- _REQUIREMENTS_: Return every line in the data below that contains the string "scene", matching case exactly.

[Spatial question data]

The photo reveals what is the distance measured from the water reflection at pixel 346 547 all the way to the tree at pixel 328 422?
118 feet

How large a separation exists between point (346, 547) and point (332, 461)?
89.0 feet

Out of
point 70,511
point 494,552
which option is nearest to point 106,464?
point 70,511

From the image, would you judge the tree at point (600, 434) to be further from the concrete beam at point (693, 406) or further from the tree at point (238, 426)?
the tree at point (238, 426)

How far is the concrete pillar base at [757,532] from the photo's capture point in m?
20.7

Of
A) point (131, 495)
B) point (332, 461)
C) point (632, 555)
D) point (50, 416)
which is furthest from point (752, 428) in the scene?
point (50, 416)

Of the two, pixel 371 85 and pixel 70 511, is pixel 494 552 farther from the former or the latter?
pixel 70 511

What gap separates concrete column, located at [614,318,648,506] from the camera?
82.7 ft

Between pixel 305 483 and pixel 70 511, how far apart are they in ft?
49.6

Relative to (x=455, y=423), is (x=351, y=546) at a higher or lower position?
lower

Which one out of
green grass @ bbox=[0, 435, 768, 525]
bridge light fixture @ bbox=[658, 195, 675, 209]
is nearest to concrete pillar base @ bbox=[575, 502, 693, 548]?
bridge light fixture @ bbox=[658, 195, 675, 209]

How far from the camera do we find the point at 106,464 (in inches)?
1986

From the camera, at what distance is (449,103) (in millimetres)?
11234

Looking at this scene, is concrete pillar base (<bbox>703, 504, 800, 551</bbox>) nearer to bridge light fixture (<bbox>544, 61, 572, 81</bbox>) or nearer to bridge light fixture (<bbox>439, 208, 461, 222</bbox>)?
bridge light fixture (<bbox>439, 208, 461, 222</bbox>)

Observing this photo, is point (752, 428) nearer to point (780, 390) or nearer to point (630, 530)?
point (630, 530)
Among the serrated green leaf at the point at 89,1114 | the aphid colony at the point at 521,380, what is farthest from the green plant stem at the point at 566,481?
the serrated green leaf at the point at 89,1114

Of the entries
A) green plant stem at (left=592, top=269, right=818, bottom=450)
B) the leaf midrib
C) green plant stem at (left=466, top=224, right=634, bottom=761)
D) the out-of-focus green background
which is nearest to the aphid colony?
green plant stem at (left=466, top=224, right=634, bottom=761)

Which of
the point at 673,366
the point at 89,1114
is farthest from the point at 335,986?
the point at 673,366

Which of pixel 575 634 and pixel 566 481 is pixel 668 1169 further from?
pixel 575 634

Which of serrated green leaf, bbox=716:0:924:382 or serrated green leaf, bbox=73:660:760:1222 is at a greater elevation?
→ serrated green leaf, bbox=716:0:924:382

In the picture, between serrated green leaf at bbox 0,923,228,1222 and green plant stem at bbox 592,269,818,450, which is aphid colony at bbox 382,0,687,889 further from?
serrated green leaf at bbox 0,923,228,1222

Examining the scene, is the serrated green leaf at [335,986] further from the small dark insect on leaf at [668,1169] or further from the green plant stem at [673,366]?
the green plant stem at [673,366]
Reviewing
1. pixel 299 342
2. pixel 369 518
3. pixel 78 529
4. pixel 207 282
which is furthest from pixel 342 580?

- _TASK RESPONSE_:
which is furthest from point (752, 428) in the scene?
Looking at this scene, is concrete pillar base (<bbox>703, 504, 800, 551</bbox>) nearer to bridge light fixture (<bbox>544, 61, 572, 81</bbox>) or nearer to bridge light fixture (<bbox>439, 208, 461, 222</bbox>)?
Examining the scene, is the serrated green leaf at [335,986] further from the small dark insect on leaf at [668,1169] or further from the green plant stem at [673,366]?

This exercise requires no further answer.